__INSTRUCTION__
The discussion below, on Notre Dame and the SEC and ACC, names one school group as the ACC's top tier. List every school in that group.

__EXTRACT PROVIDED__
++++++++++

As I said, failing all of that, it would be the Big East, not full membership in any conference.

It will never happen for a lot of reasons, but I always thought Notre Dame should have done a partial membership with the SEC instead of the ACC. Would have a lot more huge matchups, more fertile recruiting ground, and ND still gets the national schedule.

I dont know that you could say "a lot more huge matchups." The SEC has more teams that are in the running for a CFP every season. But really, is there a huge difference between the SEC top of Alabama, Florida, Georgia, Texas AM, LSU and Auburn, as opposed to the ACC top group of Clemson, FSU, Miami, VT, Louisville and GT? Of course the edge goes to the SEC, but the difference is not huge. The next grouping of Tennessee, MSU, Kentucky, Missouri and Mississippi is no more appealing than NC State, Pitt, Syracuse, BC and Wake Forest.

Then the difference in academic prestige is actually huge between the ACC and SEC. Not to mention the other revenue sport, men's basketball. The other difference is that Notre Dame enjoys playing in the northeast every year where they like to recruit for their students. The SEC cant do that for ND. I believe that if the SEC and ACC were both willing to allow ND partial membership to satisfy ND's quasi-independence desire, that ND would choose the ACC every time.
And I know none of this doesnt really matter to your point but its the off season. What else an I going to talk about?

Is there a huge difference in ACC football and SEC football? Yes and it won't even be close until there are 3 or 4 schools every year that can mount a challenge to your front runner (which is now Clemson). As for basketball the SEC actually earns very nearly what the ACC and Big 10 do. There's very little separation between basketball revenue totals. There's a gulf of difference for football earners.

You do realize that the SEC averaged 33 million more in Gross Total Revenue than the average ACC school last year? You do realize that we averaged 75,000 in attendance at our football venues as opposed to your 49,000 at yours while our basketball attendance was within a few thousand of yours. You do realize that the average cost of a 1 season ticket book in the SEC starts at $550 per each plus $20 dollars for handling and that to purchase 2 you must donate around $1200 more? There is virtually all of your revenue difference. Price of the tickets x number of seats + required donations to purchase said tickets = 70% of the revenue gap. Ad revenue for football which is figured into the rights deal is the other part of it.

++++++++++

__DATASET__
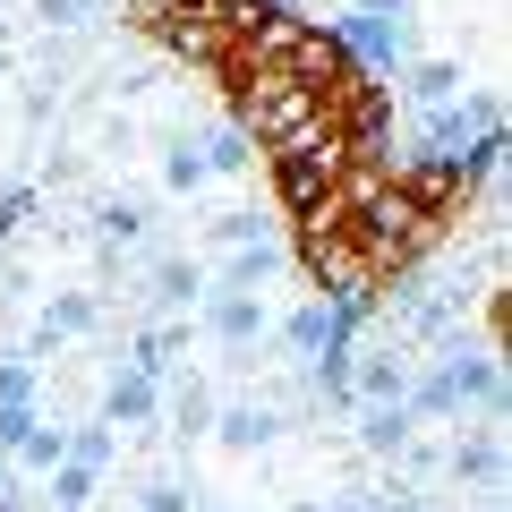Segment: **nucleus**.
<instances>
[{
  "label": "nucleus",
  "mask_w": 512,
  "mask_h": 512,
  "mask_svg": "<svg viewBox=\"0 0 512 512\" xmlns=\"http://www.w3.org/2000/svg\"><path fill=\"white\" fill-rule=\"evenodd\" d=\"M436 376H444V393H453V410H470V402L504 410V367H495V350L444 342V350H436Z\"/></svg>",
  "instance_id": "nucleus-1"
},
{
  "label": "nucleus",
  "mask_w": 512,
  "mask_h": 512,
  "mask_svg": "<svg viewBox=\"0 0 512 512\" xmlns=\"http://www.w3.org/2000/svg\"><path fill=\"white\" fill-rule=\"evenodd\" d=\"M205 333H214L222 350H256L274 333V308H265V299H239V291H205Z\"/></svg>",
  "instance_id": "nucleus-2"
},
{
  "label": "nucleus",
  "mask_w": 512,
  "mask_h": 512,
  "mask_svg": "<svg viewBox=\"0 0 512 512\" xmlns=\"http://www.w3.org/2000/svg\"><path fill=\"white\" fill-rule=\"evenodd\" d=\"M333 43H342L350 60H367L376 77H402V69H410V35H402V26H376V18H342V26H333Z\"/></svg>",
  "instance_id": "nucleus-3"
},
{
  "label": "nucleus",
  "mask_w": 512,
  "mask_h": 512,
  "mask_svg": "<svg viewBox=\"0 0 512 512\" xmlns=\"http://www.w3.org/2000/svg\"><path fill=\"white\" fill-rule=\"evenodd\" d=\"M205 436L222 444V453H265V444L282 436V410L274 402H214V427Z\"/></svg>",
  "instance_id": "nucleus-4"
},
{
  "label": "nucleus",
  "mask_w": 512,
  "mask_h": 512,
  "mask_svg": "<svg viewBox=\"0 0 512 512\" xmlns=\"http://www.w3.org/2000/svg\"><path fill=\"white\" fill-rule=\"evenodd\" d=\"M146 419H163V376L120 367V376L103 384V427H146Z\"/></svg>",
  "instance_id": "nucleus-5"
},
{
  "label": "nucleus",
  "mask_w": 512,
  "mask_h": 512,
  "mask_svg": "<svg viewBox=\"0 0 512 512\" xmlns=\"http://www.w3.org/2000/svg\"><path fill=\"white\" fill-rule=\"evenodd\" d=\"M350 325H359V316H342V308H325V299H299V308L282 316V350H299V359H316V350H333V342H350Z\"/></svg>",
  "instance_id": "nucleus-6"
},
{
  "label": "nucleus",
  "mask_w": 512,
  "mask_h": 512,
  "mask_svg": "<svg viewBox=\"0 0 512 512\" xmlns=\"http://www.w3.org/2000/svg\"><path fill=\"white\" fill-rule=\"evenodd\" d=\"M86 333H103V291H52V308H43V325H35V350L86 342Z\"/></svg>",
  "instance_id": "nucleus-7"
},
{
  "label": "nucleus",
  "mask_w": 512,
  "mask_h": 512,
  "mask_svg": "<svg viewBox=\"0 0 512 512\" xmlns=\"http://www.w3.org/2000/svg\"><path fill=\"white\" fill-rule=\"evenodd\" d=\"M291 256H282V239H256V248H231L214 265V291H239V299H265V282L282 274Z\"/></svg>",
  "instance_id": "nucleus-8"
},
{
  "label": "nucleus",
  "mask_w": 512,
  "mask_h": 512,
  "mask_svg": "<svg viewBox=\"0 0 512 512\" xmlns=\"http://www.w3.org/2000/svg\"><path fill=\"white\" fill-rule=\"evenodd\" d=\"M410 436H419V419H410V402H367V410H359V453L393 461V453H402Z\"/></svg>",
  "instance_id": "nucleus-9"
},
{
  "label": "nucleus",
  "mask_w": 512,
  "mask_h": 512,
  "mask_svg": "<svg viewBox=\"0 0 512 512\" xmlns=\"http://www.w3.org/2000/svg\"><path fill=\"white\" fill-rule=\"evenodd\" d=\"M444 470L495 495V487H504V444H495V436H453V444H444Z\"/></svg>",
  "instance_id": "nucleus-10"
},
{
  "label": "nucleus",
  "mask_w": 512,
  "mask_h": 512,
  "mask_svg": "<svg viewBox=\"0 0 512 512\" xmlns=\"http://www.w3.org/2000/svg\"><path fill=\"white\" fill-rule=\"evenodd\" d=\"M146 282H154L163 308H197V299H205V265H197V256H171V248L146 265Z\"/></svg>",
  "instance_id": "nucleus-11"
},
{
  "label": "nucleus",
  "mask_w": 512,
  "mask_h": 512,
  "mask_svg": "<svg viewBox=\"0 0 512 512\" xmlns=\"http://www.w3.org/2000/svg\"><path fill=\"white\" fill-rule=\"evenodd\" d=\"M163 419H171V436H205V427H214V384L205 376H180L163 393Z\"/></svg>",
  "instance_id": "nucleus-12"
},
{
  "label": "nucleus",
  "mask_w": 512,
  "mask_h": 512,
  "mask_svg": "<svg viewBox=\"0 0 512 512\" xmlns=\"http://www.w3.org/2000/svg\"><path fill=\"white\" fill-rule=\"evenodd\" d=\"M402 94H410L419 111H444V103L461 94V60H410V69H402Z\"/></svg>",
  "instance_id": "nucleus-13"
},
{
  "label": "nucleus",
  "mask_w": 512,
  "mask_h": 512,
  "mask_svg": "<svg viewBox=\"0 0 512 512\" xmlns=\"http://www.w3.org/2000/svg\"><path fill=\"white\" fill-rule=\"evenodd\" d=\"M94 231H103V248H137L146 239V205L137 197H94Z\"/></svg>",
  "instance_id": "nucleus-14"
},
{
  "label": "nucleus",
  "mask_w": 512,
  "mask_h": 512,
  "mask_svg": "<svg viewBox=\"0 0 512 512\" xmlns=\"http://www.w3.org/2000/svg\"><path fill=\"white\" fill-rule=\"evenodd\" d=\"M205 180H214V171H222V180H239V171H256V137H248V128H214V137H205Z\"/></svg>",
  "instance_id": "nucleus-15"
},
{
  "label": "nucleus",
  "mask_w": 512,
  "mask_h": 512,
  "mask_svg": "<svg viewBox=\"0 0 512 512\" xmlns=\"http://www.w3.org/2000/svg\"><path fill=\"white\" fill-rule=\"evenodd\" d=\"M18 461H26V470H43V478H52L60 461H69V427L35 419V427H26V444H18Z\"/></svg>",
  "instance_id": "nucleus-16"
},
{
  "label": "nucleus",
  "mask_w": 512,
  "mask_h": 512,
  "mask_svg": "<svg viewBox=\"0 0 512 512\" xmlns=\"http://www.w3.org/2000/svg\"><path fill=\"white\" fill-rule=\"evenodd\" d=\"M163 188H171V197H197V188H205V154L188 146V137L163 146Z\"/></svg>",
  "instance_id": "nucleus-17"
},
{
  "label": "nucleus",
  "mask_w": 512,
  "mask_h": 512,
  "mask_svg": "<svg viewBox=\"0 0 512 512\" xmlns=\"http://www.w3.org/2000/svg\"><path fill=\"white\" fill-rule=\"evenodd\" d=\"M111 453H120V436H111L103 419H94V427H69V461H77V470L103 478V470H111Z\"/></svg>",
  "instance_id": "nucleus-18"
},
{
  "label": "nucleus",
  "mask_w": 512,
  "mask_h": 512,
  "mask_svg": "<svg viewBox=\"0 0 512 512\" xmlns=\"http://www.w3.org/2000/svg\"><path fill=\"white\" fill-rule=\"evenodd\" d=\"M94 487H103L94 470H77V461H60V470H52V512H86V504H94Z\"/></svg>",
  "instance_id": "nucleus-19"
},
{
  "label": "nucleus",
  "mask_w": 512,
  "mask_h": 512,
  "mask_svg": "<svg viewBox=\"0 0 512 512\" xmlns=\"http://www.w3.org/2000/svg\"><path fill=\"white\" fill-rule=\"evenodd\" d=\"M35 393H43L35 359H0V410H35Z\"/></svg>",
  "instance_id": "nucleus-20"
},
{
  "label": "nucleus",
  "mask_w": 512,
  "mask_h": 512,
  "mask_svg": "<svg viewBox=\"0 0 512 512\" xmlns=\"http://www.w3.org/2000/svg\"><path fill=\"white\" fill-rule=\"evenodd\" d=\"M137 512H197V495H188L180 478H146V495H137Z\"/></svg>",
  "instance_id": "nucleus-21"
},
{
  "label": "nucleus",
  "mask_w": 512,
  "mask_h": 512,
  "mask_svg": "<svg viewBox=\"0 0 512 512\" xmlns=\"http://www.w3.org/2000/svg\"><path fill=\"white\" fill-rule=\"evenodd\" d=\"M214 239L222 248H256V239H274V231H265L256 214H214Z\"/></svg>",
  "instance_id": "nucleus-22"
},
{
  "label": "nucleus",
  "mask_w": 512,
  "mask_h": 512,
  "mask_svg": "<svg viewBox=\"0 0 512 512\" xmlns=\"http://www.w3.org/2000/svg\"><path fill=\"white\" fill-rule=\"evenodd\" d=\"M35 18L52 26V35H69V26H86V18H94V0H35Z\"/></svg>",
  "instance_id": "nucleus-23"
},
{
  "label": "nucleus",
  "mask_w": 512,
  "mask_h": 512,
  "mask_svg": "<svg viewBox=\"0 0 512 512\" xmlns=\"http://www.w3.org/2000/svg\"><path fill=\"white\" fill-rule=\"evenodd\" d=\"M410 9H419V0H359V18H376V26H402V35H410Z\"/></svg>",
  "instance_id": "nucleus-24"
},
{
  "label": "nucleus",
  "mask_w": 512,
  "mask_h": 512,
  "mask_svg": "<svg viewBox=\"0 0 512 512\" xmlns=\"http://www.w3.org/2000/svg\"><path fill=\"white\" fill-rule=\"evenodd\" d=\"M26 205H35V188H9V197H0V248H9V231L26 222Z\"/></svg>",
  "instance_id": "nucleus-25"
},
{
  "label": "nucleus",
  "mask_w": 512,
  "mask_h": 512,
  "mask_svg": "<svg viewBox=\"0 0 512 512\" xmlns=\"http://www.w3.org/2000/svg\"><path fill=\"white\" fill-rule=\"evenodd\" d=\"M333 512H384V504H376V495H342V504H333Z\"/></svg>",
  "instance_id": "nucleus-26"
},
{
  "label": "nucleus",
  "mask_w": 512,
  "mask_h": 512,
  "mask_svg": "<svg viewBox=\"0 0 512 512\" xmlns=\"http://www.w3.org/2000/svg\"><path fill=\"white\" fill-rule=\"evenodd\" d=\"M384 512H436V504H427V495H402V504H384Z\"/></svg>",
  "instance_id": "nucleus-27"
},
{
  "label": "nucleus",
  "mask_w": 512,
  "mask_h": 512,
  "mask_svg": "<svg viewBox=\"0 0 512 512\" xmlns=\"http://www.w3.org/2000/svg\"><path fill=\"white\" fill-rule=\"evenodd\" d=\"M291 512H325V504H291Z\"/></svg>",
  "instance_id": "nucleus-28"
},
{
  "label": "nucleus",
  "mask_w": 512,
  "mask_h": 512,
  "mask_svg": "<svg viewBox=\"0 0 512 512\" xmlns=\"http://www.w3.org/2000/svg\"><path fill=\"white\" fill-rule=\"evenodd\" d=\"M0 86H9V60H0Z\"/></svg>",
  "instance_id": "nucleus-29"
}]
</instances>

++++++++++

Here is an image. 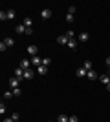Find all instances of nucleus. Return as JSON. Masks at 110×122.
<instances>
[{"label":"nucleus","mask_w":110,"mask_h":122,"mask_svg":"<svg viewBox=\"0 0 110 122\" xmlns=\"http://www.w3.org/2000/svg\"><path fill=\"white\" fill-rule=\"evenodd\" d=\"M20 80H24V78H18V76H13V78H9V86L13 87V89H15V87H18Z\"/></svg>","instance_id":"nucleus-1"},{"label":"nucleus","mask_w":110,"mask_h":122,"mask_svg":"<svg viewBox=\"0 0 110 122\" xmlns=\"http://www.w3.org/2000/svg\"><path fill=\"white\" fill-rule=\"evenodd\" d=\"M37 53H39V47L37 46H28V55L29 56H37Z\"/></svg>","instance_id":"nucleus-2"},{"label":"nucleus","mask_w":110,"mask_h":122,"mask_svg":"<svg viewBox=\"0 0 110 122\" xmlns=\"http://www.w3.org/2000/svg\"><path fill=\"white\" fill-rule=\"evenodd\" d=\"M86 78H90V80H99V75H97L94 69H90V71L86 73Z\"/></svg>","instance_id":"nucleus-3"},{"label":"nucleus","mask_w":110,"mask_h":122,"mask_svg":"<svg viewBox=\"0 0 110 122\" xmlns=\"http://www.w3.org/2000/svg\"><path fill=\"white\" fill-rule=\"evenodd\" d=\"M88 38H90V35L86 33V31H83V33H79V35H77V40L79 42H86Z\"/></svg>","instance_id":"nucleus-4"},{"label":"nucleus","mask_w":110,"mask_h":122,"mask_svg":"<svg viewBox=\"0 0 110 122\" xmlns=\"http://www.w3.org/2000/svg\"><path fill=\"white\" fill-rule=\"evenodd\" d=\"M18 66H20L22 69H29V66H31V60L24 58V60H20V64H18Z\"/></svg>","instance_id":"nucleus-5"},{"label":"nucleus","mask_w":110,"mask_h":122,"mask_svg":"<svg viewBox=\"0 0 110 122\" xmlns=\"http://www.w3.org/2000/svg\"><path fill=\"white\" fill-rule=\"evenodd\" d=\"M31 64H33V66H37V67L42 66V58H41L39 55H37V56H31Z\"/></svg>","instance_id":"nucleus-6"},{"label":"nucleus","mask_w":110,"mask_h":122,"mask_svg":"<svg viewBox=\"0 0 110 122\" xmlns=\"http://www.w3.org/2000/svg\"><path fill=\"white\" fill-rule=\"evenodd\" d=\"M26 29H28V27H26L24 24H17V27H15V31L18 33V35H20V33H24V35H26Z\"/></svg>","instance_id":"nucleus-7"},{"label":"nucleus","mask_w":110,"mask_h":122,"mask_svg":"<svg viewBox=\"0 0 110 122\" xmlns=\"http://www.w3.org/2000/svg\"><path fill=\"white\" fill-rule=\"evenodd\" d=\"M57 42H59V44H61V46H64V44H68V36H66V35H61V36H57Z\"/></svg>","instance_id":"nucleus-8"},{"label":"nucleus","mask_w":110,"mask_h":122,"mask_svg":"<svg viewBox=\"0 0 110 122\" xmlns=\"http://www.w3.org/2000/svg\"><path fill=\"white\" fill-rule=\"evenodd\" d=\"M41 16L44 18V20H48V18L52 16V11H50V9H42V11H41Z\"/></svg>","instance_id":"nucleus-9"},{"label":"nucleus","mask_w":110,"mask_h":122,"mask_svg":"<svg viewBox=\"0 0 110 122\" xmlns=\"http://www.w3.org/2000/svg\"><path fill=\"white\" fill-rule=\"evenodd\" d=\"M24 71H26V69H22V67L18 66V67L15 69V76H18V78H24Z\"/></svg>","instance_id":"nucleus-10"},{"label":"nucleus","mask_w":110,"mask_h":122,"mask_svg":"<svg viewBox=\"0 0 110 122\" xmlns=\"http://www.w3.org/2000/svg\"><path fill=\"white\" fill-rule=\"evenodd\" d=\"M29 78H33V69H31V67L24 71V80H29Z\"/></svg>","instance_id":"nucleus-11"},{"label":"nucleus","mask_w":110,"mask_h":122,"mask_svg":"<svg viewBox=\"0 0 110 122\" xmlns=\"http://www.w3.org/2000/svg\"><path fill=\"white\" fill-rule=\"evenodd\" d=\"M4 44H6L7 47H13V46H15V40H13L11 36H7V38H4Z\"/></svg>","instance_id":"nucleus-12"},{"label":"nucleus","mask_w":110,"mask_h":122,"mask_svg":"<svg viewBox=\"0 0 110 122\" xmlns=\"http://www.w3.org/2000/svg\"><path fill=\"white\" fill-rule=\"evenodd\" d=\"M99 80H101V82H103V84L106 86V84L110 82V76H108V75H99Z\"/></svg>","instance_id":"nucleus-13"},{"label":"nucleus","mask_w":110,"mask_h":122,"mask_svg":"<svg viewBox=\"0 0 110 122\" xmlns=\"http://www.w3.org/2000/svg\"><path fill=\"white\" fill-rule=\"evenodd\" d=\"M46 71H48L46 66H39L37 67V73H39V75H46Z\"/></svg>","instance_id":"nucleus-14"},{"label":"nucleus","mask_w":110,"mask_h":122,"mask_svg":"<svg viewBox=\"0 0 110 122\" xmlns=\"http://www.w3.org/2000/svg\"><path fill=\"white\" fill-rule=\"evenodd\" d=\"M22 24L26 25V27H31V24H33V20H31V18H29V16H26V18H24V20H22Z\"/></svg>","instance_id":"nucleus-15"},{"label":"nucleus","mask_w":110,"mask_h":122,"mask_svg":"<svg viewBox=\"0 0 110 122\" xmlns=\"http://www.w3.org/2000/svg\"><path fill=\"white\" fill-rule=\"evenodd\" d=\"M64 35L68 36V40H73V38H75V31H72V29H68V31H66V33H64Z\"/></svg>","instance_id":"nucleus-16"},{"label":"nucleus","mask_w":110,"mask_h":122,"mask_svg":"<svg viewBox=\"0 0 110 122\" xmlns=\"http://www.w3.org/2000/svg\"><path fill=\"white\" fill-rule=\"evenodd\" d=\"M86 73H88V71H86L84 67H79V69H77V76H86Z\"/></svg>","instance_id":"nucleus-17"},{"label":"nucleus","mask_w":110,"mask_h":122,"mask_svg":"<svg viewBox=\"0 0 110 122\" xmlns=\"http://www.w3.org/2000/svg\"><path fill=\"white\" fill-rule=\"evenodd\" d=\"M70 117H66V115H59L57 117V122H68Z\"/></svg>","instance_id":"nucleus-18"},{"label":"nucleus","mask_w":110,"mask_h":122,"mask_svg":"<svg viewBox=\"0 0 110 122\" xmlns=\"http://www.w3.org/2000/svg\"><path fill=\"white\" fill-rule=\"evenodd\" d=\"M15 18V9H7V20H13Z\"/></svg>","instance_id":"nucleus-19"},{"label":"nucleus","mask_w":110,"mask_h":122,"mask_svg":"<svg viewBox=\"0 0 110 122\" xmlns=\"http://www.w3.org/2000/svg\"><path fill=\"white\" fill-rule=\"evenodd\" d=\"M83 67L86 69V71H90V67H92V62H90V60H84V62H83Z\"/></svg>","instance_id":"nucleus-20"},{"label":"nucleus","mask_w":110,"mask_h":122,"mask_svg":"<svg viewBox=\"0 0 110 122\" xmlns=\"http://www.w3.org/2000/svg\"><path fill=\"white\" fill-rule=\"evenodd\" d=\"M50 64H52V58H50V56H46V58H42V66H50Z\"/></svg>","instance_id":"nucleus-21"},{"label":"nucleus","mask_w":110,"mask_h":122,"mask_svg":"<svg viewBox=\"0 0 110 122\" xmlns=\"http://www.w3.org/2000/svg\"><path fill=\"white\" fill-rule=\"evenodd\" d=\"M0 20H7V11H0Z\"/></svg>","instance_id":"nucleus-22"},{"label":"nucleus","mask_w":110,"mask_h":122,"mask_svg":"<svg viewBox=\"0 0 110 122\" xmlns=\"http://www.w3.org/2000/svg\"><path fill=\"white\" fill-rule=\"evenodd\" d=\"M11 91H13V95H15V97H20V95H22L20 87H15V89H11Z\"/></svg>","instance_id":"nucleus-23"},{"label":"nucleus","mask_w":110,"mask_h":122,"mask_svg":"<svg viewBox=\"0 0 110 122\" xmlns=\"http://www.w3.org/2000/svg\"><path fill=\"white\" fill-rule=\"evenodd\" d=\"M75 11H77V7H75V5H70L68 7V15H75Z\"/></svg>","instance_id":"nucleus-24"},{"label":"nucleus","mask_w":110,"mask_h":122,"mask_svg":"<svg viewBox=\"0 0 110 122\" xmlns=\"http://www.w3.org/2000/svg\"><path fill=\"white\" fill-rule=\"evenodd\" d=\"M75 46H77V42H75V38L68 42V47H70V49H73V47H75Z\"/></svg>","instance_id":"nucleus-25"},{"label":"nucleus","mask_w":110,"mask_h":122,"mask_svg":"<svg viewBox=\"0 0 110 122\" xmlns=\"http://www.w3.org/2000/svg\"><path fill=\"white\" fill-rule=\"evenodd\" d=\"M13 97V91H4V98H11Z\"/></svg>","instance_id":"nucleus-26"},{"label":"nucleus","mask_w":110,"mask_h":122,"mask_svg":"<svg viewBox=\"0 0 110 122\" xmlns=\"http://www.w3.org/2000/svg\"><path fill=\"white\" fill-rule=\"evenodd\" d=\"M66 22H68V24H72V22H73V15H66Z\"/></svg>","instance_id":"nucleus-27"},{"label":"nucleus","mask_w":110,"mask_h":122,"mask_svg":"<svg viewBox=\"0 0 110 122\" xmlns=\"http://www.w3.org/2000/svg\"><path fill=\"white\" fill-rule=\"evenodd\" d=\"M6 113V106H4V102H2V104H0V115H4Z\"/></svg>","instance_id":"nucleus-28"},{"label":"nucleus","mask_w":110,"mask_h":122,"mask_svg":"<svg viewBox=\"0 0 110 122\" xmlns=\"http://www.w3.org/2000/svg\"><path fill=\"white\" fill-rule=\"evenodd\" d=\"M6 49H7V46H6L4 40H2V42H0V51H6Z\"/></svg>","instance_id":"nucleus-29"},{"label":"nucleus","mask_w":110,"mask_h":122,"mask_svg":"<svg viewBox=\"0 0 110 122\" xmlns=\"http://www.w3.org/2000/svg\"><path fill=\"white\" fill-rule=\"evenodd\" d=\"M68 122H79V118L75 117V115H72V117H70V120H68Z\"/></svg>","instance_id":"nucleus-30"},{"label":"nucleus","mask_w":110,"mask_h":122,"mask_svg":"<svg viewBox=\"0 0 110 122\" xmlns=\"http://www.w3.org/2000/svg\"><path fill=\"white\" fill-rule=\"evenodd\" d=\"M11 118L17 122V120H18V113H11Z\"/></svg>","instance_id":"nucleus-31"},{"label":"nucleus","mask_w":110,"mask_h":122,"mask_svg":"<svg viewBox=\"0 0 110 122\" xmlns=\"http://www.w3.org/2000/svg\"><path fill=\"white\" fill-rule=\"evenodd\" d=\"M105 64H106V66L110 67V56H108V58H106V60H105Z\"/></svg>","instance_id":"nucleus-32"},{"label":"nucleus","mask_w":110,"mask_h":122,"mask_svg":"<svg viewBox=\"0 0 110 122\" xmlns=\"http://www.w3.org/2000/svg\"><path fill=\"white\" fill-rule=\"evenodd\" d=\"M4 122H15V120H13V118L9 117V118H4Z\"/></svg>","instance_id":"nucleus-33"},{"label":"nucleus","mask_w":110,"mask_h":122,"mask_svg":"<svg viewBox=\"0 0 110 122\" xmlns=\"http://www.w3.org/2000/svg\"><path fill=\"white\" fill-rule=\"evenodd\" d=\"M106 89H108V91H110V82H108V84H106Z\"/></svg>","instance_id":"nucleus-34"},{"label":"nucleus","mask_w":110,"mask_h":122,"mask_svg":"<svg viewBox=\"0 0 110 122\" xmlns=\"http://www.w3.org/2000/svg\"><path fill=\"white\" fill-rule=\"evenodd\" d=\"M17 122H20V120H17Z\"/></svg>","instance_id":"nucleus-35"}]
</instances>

++++++++++

__RESULT__
Clemson, FSU, Miami, VT, Louisville, GT